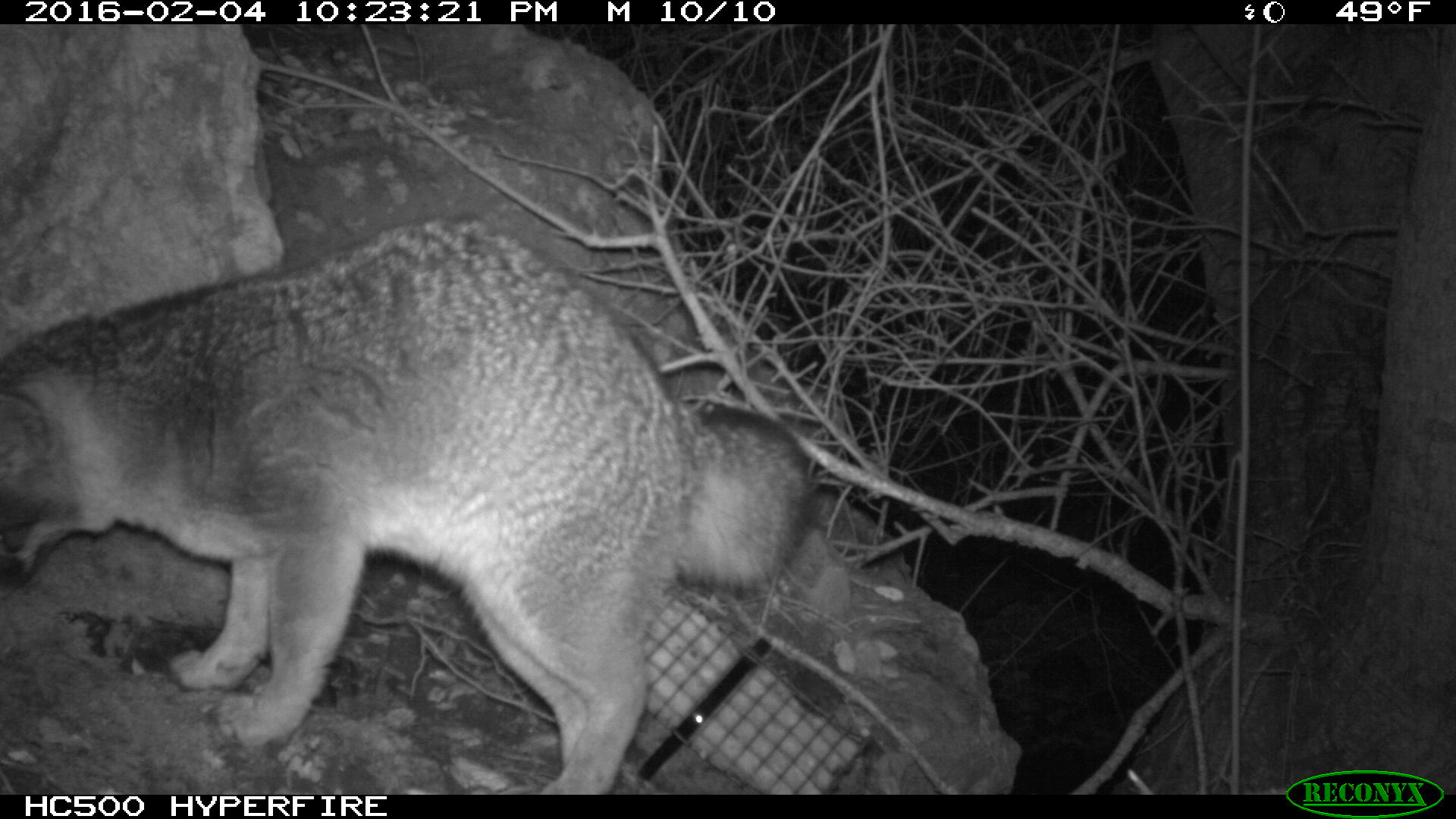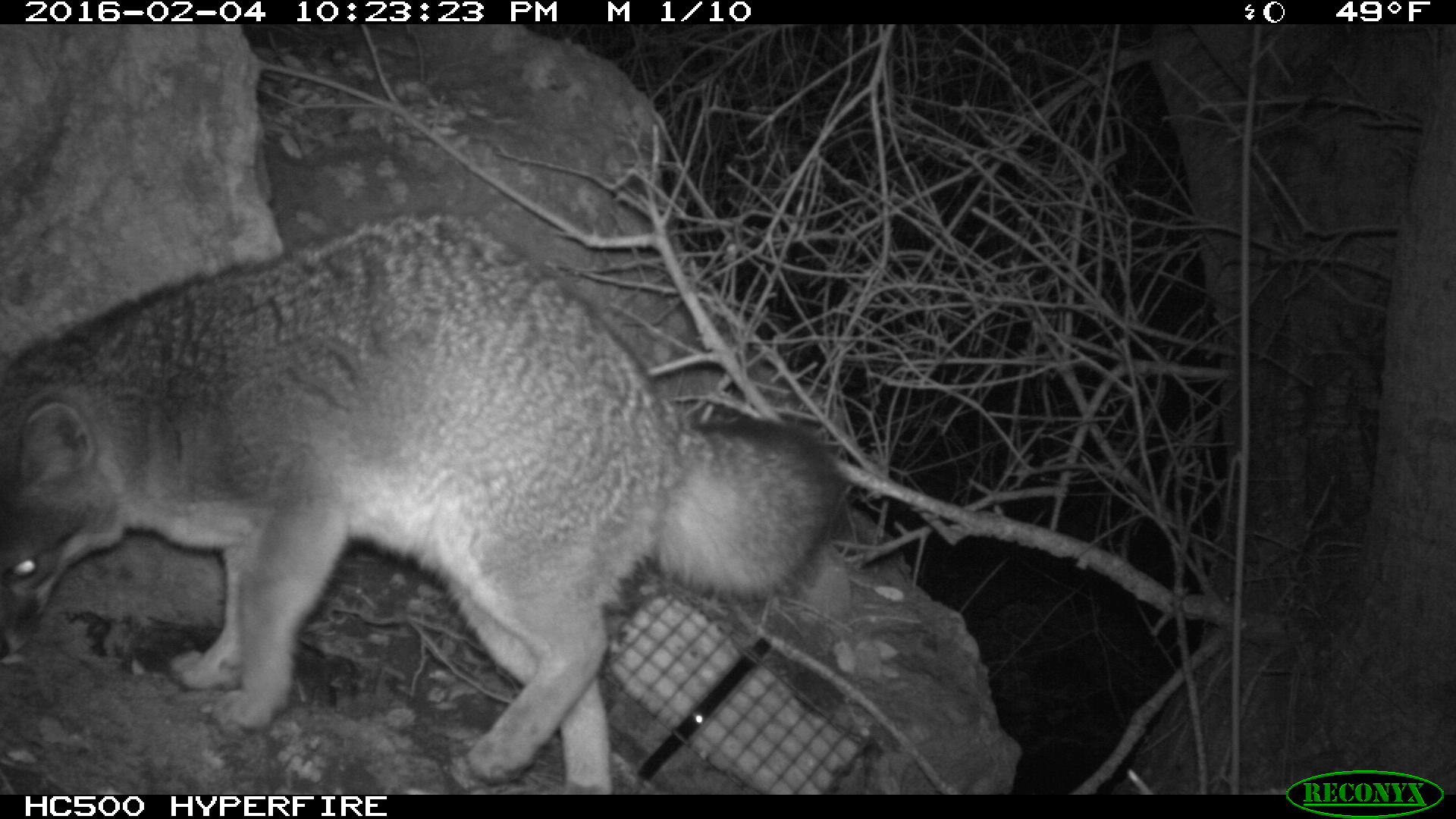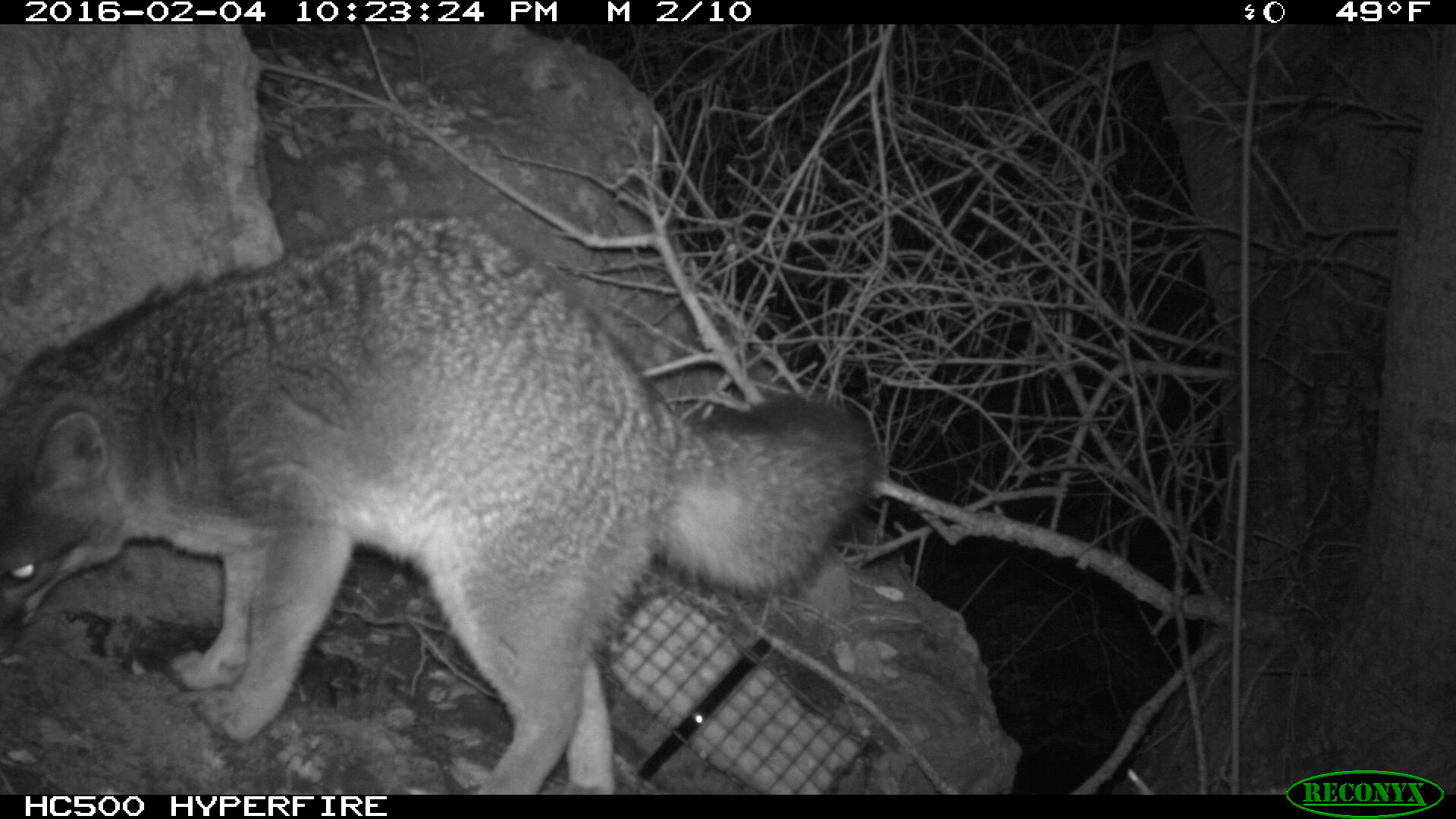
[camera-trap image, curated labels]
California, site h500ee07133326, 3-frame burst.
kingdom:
--
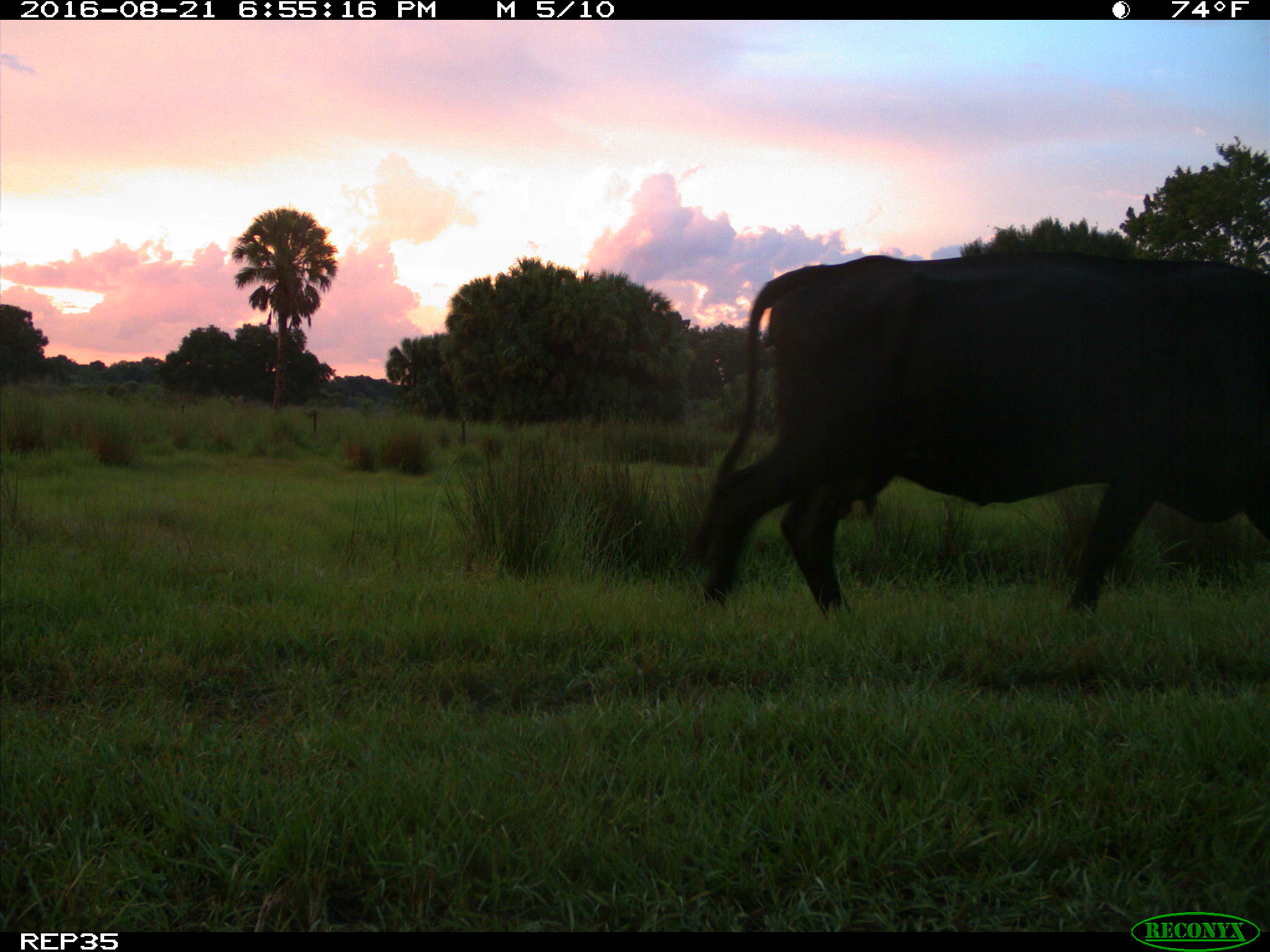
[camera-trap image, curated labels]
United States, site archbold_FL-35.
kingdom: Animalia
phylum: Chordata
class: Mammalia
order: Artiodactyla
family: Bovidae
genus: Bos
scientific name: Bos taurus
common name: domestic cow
==
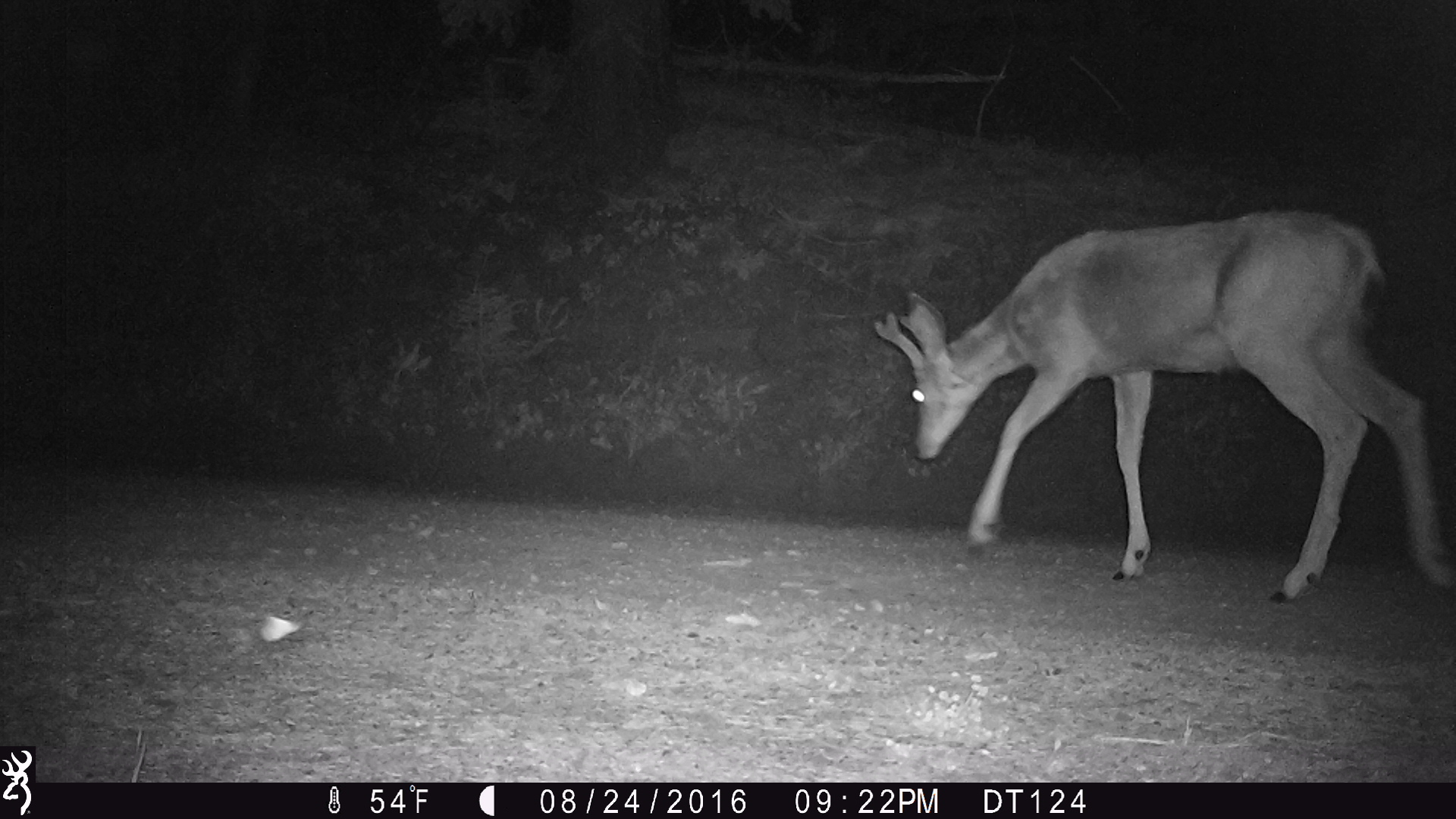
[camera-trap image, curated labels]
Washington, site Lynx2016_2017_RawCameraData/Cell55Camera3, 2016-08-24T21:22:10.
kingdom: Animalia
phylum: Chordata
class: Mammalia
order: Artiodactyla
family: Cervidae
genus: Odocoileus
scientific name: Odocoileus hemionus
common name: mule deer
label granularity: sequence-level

**Exercise description**
Taking the entries above, print exactly the lines starting at the line with "United States, site archbold_FL-35." and ending at the line with "common name: domestic cow", both included.

**Result**
United States, site archbold_FL-35.
kingdom: Animalia
phylum: Chordata
class: Mammalia
order: Artiodactyla
family: Bovidae
genus: Bos
scientific name: Bos taurus
common name: domestic cow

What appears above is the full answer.